■ EXERCISE
Update the passage on the Tyre casino dispute: write out everything from "Clashes like the" down to "new fire trucks.", replacing "fire trucks" with "ambulances".

The town leaders, however, are having none of this. Backed by regional leaders and deeply desirous of the jobs, tourism and municipal improvements that a casino could bring, the town supervisor and others have accused the Amish of allowing themselves to be used as sympathetic props to drum up opposition, exaggerating how threatening the plan would be to their way of life, and overstating their population in Tyre — as well as their importance to it.

“As the old saying goes, everyone is entitled to their own opinion, but not their own facts,” said Ronald F. McGreevy, the supervisor, who campaigned for the casino. He insisted that there were only a few Amish families in Tyre proper, which has a population of about 950. “There is certainly not going to be a mass exodus if this comes to fruition,” Mr. McGreevy said.

Clashes like the one in Tyre — perhaps the most colorful, given the cultural differences in the mix — have broken out across New York as the State Gaming Commission prepares to decide the location of up to four new casinos this fall. Expressions of local support were a requirement for each of the 16 proposals, and applicants have worked hard to demonstrate community ties: hosting job fairs, announcing business and labor partnerships, and trumpeting how residents could benefit. One bidder even promised a town new fire trucks.

■ DATASET EXCERPT
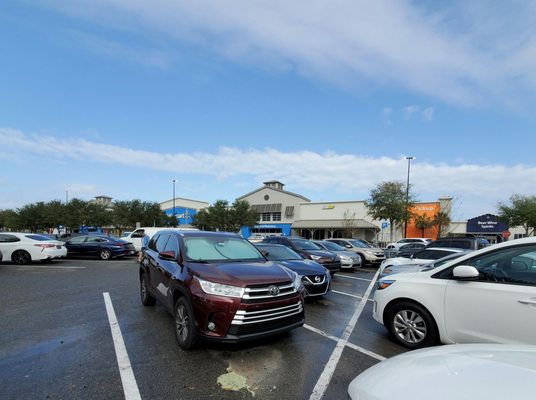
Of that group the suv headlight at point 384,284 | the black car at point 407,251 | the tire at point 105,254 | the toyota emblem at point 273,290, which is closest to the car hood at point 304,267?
the suv headlight at point 384,284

■ CORRECT OUTPUT
Clashes like the one in Tyre — perhaps the most colorful, given the cultural differences in the mix — have broken out across New York as the State Gaming Commission prepares to decide the location of up to four new casinos this fall. Expressions of local support were a requirement for each of the 16 proposals, and applicants have worked hard to demonstrate community ties: hosting job fairs, announcing business and labor partnerships, and trumpeting how residents could benefit. One bidder even promised a town new ambulances.